* [EXERCISE MATERIALS]:
● ● ● ●

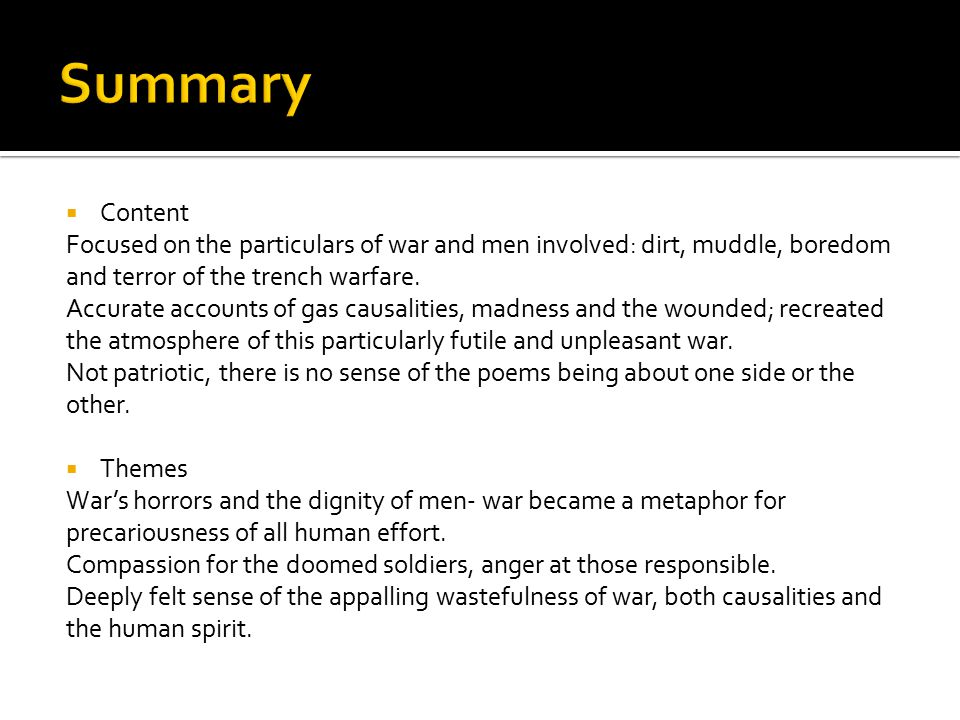 Summary Content. Focused on the particulars of war and men involved: dirt, muddle, boredom and terror of the trench warfare.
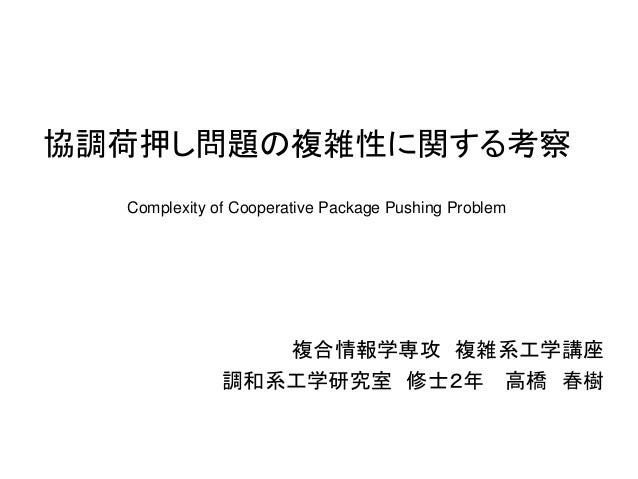 協調荷押し問題の複雑性に関する考察  複合情報学専攻 複雑系工学講座  調和系工学研究室 修士2年 高橋 春樹  Complexity of Cooperative Package Pushing Problem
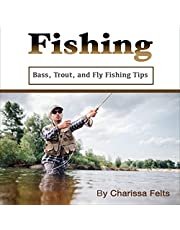 Fishing: Bass, Trout, and Fly Fishing Tips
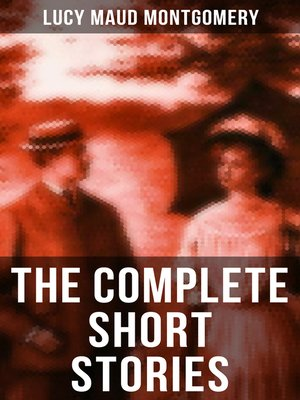 cover image of The Complete Short Stories of Lucy Maud Montgomery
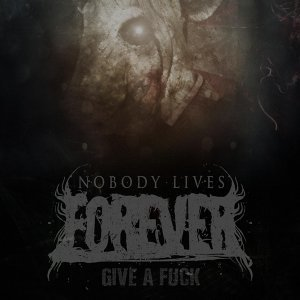 Nobody Lives Forever 歌手頭像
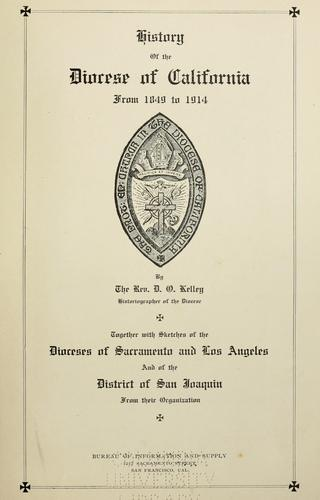 History of the diocese of California from 1849 to 1914 by Douglas Ottinger Kelley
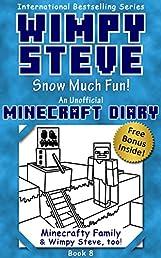 Minecraft Diary: Wimpy Steve Book 8: Snow Much Fun! (Unofficial Minecraft Diary) (Minecraft diary books, Minecraft books for kids age 6 7 8 9-12, Wimpy Steve book 1 2 3 4 5 6 7 8 9, Minecraft comics)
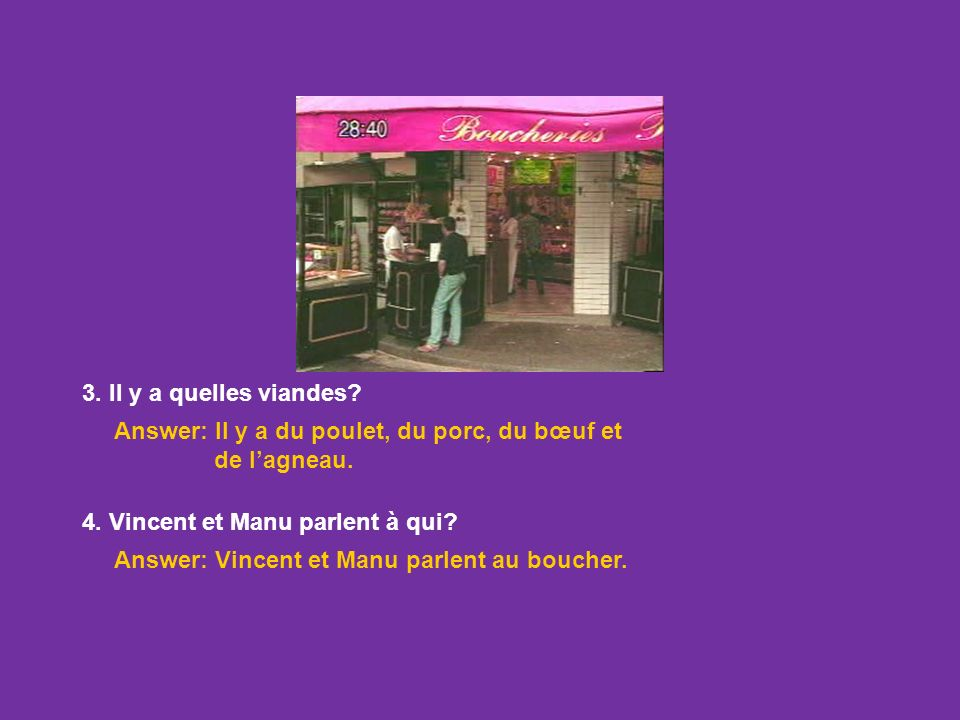 Answer based on what you heard and saw. Listen and watch. (Click box to play video.) 1. Où sont Vincent et Manu? Answer: Vincent et Manu sont à la bou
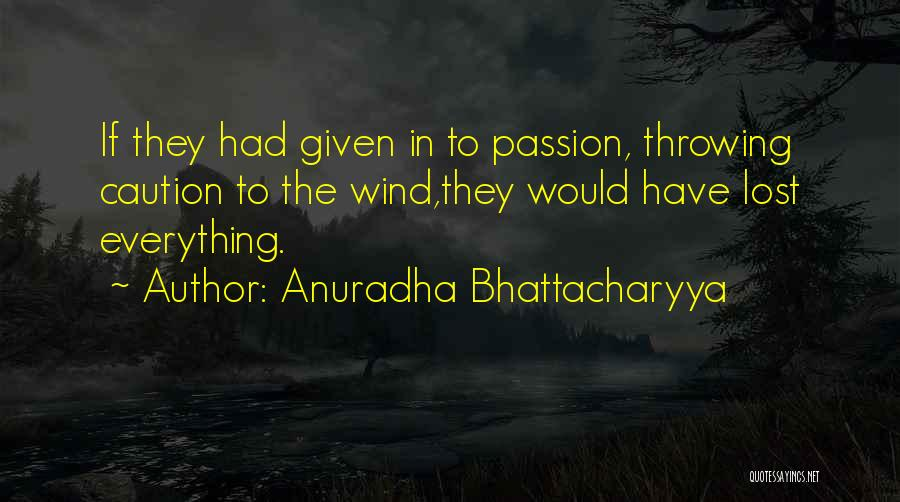 Lost Everything In Love Quotes By Anuradha Bhattacharyya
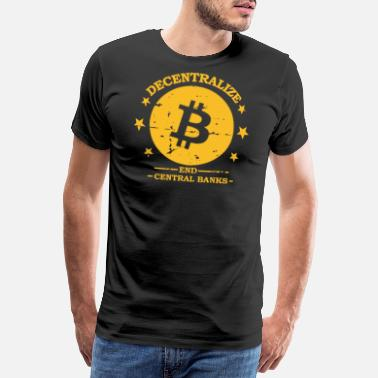END CENTRALBANKS FED BITCOIN CRYPTO CURRENCY - Men's Premium T-Shirt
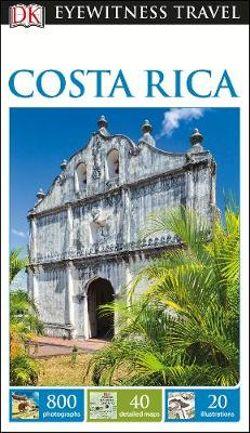 Costa Rica: Eyewitness Travel Guide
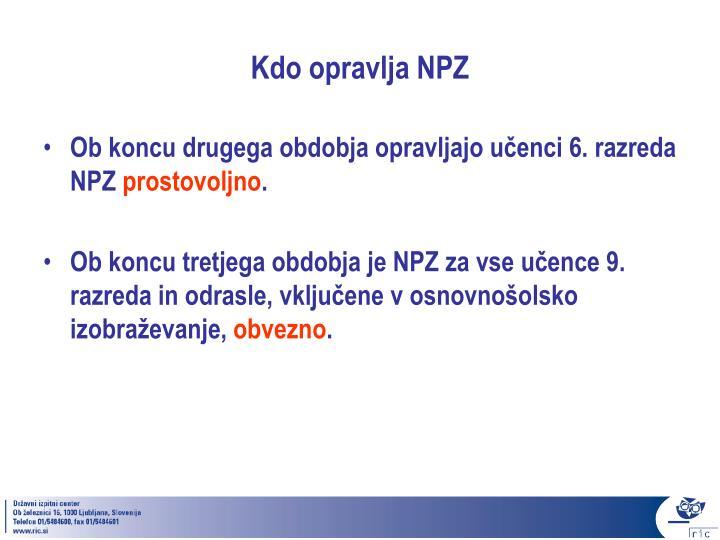Kdo opravlja NPZ
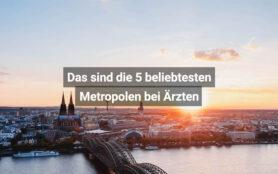 Das Sind Die 5 Beliebtesten Metropolen Bei Ärzten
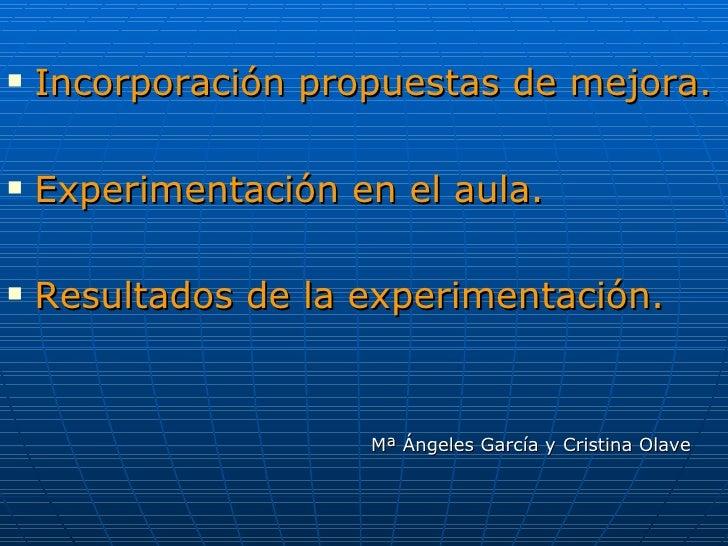 <ul><li>Incorporación propuestas de mejora. </li></ul><ul><li>Experimentación en el aula. </li></ul><ul><li>Resultados de ...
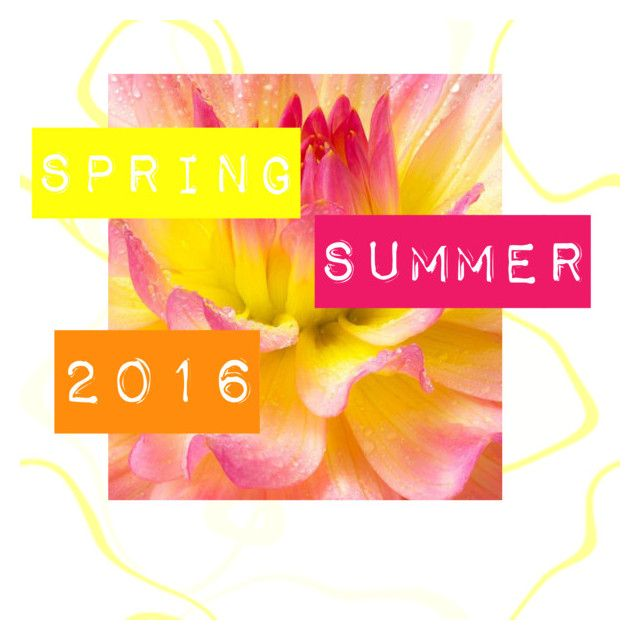 Spring/Summer 2016 Trends Title by kimearls on Polyvore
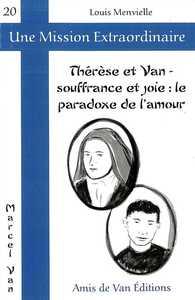 THERESE ET VAN - SOUFFRANCE ET JOIE : LE PARADOXE DE L'AMOUR
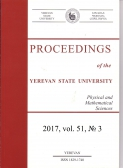 Proceedings of the YSU, Physical and Mathematical Sciences 2017, volum 51, № 3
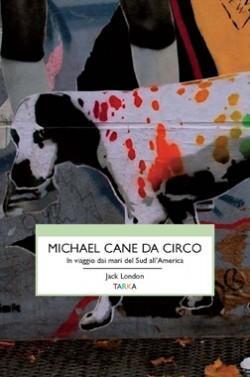 Copertina del libro Michael cane da circo, di Jack London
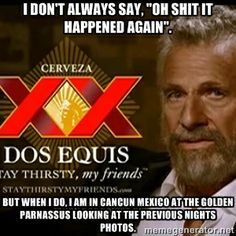 """I don't always say, """"Oh shit it happened again"""". But when I do, I am in Cancun Mexico at the Golden Parnassus, looking at the previous nights..."""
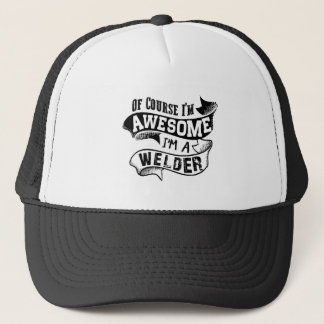 Of Course I'm Awesome I'm a Welder Trucker Hat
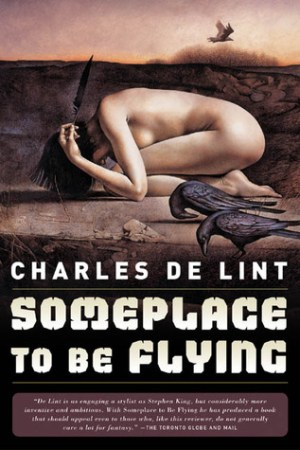 Reading books Someplace to Be Flying (Newford, #5)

● ● ● ●

* [YOUR INSTRUCTIONS]:
Your copy should begin at the line containing "Kdo opravlja NPZ" and end at the last line of the data above, matching each line exactly and holding no pictures.

* [TASK SOLUTION]:
Kdo opravlja NPZ
 Das Sind Die 5 Beliebtesten Metropolen Bei Ärzten
 <ul><li>Incorporación propuestas de mejora. </li></ul><ul><li>Experimentación en el aula. </li></ul><ul><li>Resultados de ...
 Spring/Summer 2016 Trends Title by kimearls on Polyvore
 THERESE ET VAN - SOUFFRANCE ET JOIE : LE PARADOXE DE L'AMOUR
 Proceedings of the YSU, Physical and Mathematical Sciences 2017, volum 51, № 3
 Copertina del libro Michael cane da circo, di Jack London
 """I don't always say, """"Oh shit it happened again"""". But when I do, I am in Cancun Mexico at the Golden Parnassus, looking at the previous nights..."""
 Of Course I'm Awesome I'm a Welder Trucker Hat
 Reading books Someplace to Be Flying (Newford, #5)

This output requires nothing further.